Caste: The Origins of Our Discontents, Isabel Wilkerson 2020
This is an essentially important book that should be required reading for every adult in the U.S. At a time when a president of the U.S. gets away with and even is complimented for his comments about Mexican rapists and murderers, the ‘good people’ carrying Nazi flags and torches who murdered in Charlottesville, and how ‘white people are murdered by the police as well” and at a time of Black Lives Matter, this book provides two important elements. First, by framing American slavery, Reconstruction, Jim Crow, the current mass incarceration and murder of Black citizens, and the republican party’s attempts to limit voting in the conceptual construct of caste, it allows historical referencing as well as a framework for examining and understanding the current situation. Second, by its sometimes seemingly endless stories of individual cases of discrimination, harassment, and murder by lynching, it continuously pummels the reader until one begins to absorb the dimensions and scope of the situation.
Wilkerson, follows her Pulitzer Prize winning story of the Great Migration, with this extensively researched and deeply personal story of the African American experience in America. While not the first anthropologist or social scientist to use the term ‘caste’ to describe this situation, she more fully develops the theory in clearly understandable prose and applies it to current as well as historical parallels. She uses several very effective metaphors for the caste system comparing it to the operating system of a computer which has ‘adjustable software’ that can be altered over time. Caste creates structure, ranking systems, and boundaries that reinforce fixed assignments in the same way that ‘cast’ refers to the given roles in a drama. The 8 pillars of the system work together in synergy to produce the resultant discrimination: divine will and the law of nature, heritability, endogamy and the control of marriage and mating, purity and pollution, occupational hierarchy, dehumanization and stigma, terror as enforcement, and inherent superiority and inferiority.
Her comparison of America’s caste system to Hitler’s dehumanization and genocide of Europe’s Jews touched a particularly sensitive part of me. The notion of belonging and the consciousness and unconscious elements of caste in my own childhood and professional life were uncomfortable to consider. Why would I with my Harvard degree, my M.D., my years at Harvard Medical School running some of the world’s best hospitals, still feel uneasy when entering a room full of tall, white, wealthy, Episcopalian executives or trustees? Perhaps it’s because I’ve internalized a caste system that places Jews, while evidently ‘white’, as not quite as ‘white’ as the others? Perhaps, it’s because I’m still afraid of being dehumanized as members of my ‘family’ were in Germany less than a lifetime ago?

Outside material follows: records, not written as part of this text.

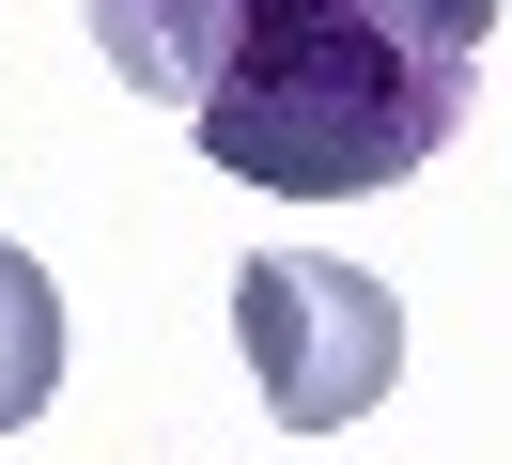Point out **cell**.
I'll use <instances>...</instances> for the list:
<instances>
[{"label":"cell","mask_w":512,"mask_h":465,"mask_svg":"<svg viewBox=\"0 0 512 465\" xmlns=\"http://www.w3.org/2000/svg\"><path fill=\"white\" fill-rule=\"evenodd\" d=\"M218 16H233V0H94V47H109L125 93L202 109V78H218Z\"/></svg>","instance_id":"3957f363"},{"label":"cell","mask_w":512,"mask_h":465,"mask_svg":"<svg viewBox=\"0 0 512 465\" xmlns=\"http://www.w3.org/2000/svg\"><path fill=\"white\" fill-rule=\"evenodd\" d=\"M512 0H233L218 78H202V155L280 202H357L404 186L419 155L466 124L481 31Z\"/></svg>","instance_id":"6da1fadb"},{"label":"cell","mask_w":512,"mask_h":465,"mask_svg":"<svg viewBox=\"0 0 512 465\" xmlns=\"http://www.w3.org/2000/svg\"><path fill=\"white\" fill-rule=\"evenodd\" d=\"M47 388H63V279L0 233V434L47 419Z\"/></svg>","instance_id":"277c9868"},{"label":"cell","mask_w":512,"mask_h":465,"mask_svg":"<svg viewBox=\"0 0 512 465\" xmlns=\"http://www.w3.org/2000/svg\"><path fill=\"white\" fill-rule=\"evenodd\" d=\"M233 341H249V388L280 434H342L404 388V295L373 264H326V248H249L233 264Z\"/></svg>","instance_id":"7a4b0ae2"}]
</instances>
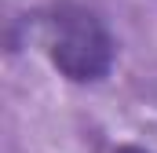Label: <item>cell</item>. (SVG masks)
Wrapping results in <instances>:
<instances>
[{"label":"cell","instance_id":"1","mask_svg":"<svg viewBox=\"0 0 157 153\" xmlns=\"http://www.w3.org/2000/svg\"><path fill=\"white\" fill-rule=\"evenodd\" d=\"M44 47L55 69L73 84L102 80L113 66V37L102 18L80 4H59L44 18Z\"/></svg>","mask_w":157,"mask_h":153},{"label":"cell","instance_id":"2","mask_svg":"<svg viewBox=\"0 0 157 153\" xmlns=\"http://www.w3.org/2000/svg\"><path fill=\"white\" fill-rule=\"evenodd\" d=\"M117 153H146V150H139V146H121Z\"/></svg>","mask_w":157,"mask_h":153}]
</instances>
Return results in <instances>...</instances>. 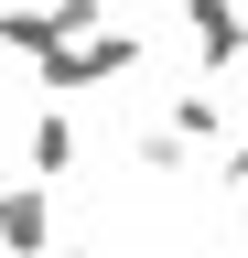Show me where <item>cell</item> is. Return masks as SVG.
<instances>
[{
	"label": "cell",
	"instance_id": "cell-1",
	"mask_svg": "<svg viewBox=\"0 0 248 258\" xmlns=\"http://www.w3.org/2000/svg\"><path fill=\"white\" fill-rule=\"evenodd\" d=\"M0 237H11V247L43 237V205H33V194H0Z\"/></svg>",
	"mask_w": 248,
	"mask_h": 258
}]
</instances>
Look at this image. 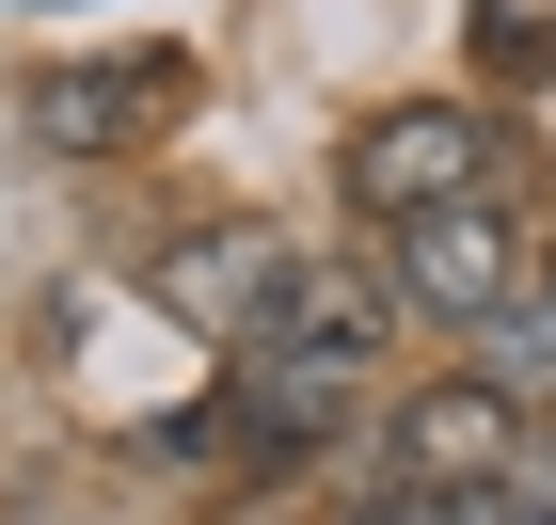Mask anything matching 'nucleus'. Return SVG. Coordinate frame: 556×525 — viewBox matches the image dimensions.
I'll list each match as a JSON object with an SVG mask.
<instances>
[{"mask_svg":"<svg viewBox=\"0 0 556 525\" xmlns=\"http://www.w3.org/2000/svg\"><path fill=\"white\" fill-rule=\"evenodd\" d=\"M462 33H477V64H493V80H556V0H477Z\"/></svg>","mask_w":556,"mask_h":525,"instance_id":"nucleus-8","label":"nucleus"},{"mask_svg":"<svg viewBox=\"0 0 556 525\" xmlns=\"http://www.w3.org/2000/svg\"><path fill=\"white\" fill-rule=\"evenodd\" d=\"M477 383H493V398H525V414H556V303H541V287H525V303L477 335Z\"/></svg>","mask_w":556,"mask_h":525,"instance_id":"nucleus-7","label":"nucleus"},{"mask_svg":"<svg viewBox=\"0 0 556 525\" xmlns=\"http://www.w3.org/2000/svg\"><path fill=\"white\" fill-rule=\"evenodd\" d=\"M175 96H191L175 64H96V80H80V64H48V80H33V128L64 143V160H112L128 128H160Z\"/></svg>","mask_w":556,"mask_h":525,"instance_id":"nucleus-6","label":"nucleus"},{"mask_svg":"<svg viewBox=\"0 0 556 525\" xmlns=\"http://www.w3.org/2000/svg\"><path fill=\"white\" fill-rule=\"evenodd\" d=\"M556 414H525V398H493L462 366V383H414L397 398V430H382V462H397V493H462V510H493V493H525V446H541Z\"/></svg>","mask_w":556,"mask_h":525,"instance_id":"nucleus-2","label":"nucleus"},{"mask_svg":"<svg viewBox=\"0 0 556 525\" xmlns=\"http://www.w3.org/2000/svg\"><path fill=\"white\" fill-rule=\"evenodd\" d=\"M541 303H556V239H541Z\"/></svg>","mask_w":556,"mask_h":525,"instance_id":"nucleus-10","label":"nucleus"},{"mask_svg":"<svg viewBox=\"0 0 556 525\" xmlns=\"http://www.w3.org/2000/svg\"><path fill=\"white\" fill-rule=\"evenodd\" d=\"M382 335H397V287L302 271L287 303H270V335L239 350V462H302V446H334L350 398H366V366H382Z\"/></svg>","mask_w":556,"mask_h":525,"instance_id":"nucleus-1","label":"nucleus"},{"mask_svg":"<svg viewBox=\"0 0 556 525\" xmlns=\"http://www.w3.org/2000/svg\"><path fill=\"white\" fill-rule=\"evenodd\" d=\"M350 525H509V493H493V510H462V493H366Z\"/></svg>","mask_w":556,"mask_h":525,"instance_id":"nucleus-9","label":"nucleus"},{"mask_svg":"<svg viewBox=\"0 0 556 525\" xmlns=\"http://www.w3.org/2000/svg\"><path fill=\"white\" fill-rule=\"evenodd\" d=\"M287 287H302V255L270 239V223H191V239L160 255V303L191 318V335H223V350H255Z\"/></svg>","mask_w":556,"mask_h":525,"instance_id":"nucleus-5","label":"nucleus"},{"mask_svg":"<svg viewBox=\"0 0 556 525\" xmlns=\"http://www.w3.org/2000/svg\"><path fill=\"white\" fill-rule=\"evenodd\" d=\"M493 191V128H477L462 96H397L350 128V208L366 223H429V208H477Z\"/></svg>","mask_w":556,"mask_h":525,"instance_id":"nucleus-4","label":"nucleus"},{"mask_svg":"<svg viewBox=\"0 0 556 525\" xmlns=\"http://www.w3.org/2000/svg\"><path fill=\"white\" fill-rule=\"evenodd\" d=\"M509 525H556V510H525V493H509Z\"/></svg>","mask_w":556,"mask_h":525,"instance_id":"nucleus-11","label":"nucleus"},{"mask_svg":"<svg viewBox=\"0 0 556 525\" xmlns=\"http://www.w3.org/2000/svg\"><path fill=\"white\" fill-rule=\"evenodd\" d=\"M525 287H541V239H525L493 191H477V208L397 223V318H429V335H493Z\"/></svg>","mask_w":556,"mask_h":525,"instance_id":"nucleus-3","label":"nucleus"}]
</instances>
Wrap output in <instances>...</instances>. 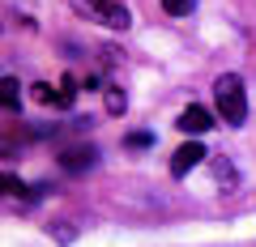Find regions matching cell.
<instances>
[{
  "mask_svg": "<svg viewBox=\"0 0 256 247\" xmlns=\"http://www.w3.org/2000/svg\"><path fill=\"white\" fill-rule=\"evenodd\" d=\"M94 162H98V149H94V145L64 149V158H60V166H64V171H90Z\"/></svg>",
  "mask_w": 256,
  "mask_h": 247,
  "instance_id": "6",
  "label": "cell"
},
{
  "mask_svg": "<svg viewBox=\"0 0 256 247\" xmlns=\"http://www.w3.org/2000/svg\"><path fill=\"white\" fill-rule=\"evenodd\" d=\"M192 4H196V0H162V9L171 13V17H184V13H192Z\"/></svg>",
  "mask_w": 256,
  "mask_h": 247,
  "instance_id": "9",
  "label": "cell"
},
{
  "mask_svg": "<svg viewBox=\"0 0 256 247\" xmlns=\"http://www.w3.org/2000/svg\"><path fill=\"white\" fill-rule=\"evenodd\" d=\"M214 128V115L205 107H188L180 115V132H188V137H201V132H210Z\"/></svg>",
  "mask_w": 256,
  "mask_h": 247,
  "instance_id": "5",
  "label": "cell"
},
{
  "mask_svg": "<svg viewBox=\"0 0 256 247\" xmlns=\"http://www.w3.org/2000/svg\"><path fill=\"white\" fill-rule=\"evenodd\" d=\"M214 102H218L222 124L239 128V124L248 119V90H244V77H239V73H222L218 81H214Z\"/></svg>",
  "mask_w": 256,
  "mask_h": 247,
  "instance_id": "1",
  "label": "cell"
},
{
  "mask_svg": "<svg viewBox=\"0 0 256 247\" xmlns=\"http://www.w3.org/2000/svg\"><path fill=\"white\" fill-rule=\"evenodd\" d=\"M107 111H111V115H124V111H128V98H124L120 85H107Z\"/></svg>",
  "mask_w": 256,
  "mask_h": 247,
  "instance_id": "8",
  "label": "cell"
},
{
  "mask_svg": "<svg viewBox=\"0 0 256 247\" xmlns=\"http://www.w3.org/2000/svg\"><path fill=\"white\" fill-rule=\"evenodd\" d=\"M128 145H132V149H146V145H150V132H132V137H128Z\"/></svg>",
  "mask_w": 256,
  "mask_h": 247,
  "instance_id": "10",
  "label": "cell"
},
{
  "mask_svg": "<svg viewBox=\"0 0 256 247\" xmlns=\"http://www.w3.org/2000/svg\"><path fill=\"white\" fill-rule=\"evenodd\" d=\"M0 107H4V111H18V107H22V85H18V77H0Z\"/></svg>",
  "mask_w": 256,
  "mask_h": 247,
  "instance_id": "7",
  "label": "cell"
},
{
  "mask_svg": "<svg viewBox=\"0 0 256 247\" xmlns=\"http://www.w3.org/2000/svg\"><path fill=\"white\" fill-rule=\"evenodd\" d=\"M77 13L98 21V26H107V30H128L132 26V17H128V9L120 0H90V4H77Z\"/></svg>",
  "mask_w": 256,
  "mask_h": 247,
  "instance_id": "3",
  "label": "cell"
},
{
  "mask_svg": "<svg viewBox=\"0 0 256 247\" xmlns=\"http://www.w3.org/2000/svg\"><path fill=\"white\" fill-rule=\"evenodd\" d=\"M77 4H90V0H73V9H77Z\"/></svg>",
  "mask_w": 256,
  "mask_h": 247,
  "instance_id": "11",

Wilkerson has, once again, given us something to think about and ponder. The overtly racist behavior and actions of trump and his white supremacist allies may well be easier to eradicate or at least minimize than the deeply felt and often unconscious biases that result from a caste system that functions to ‘keep people in their place.’
I’d urge everyone to read this book; talk about it with family, friends, and neighbors; and begin to shine the light of equal protection under the law and the golden rule on our fellow citizens who continue to suffer discrimination in today’s America.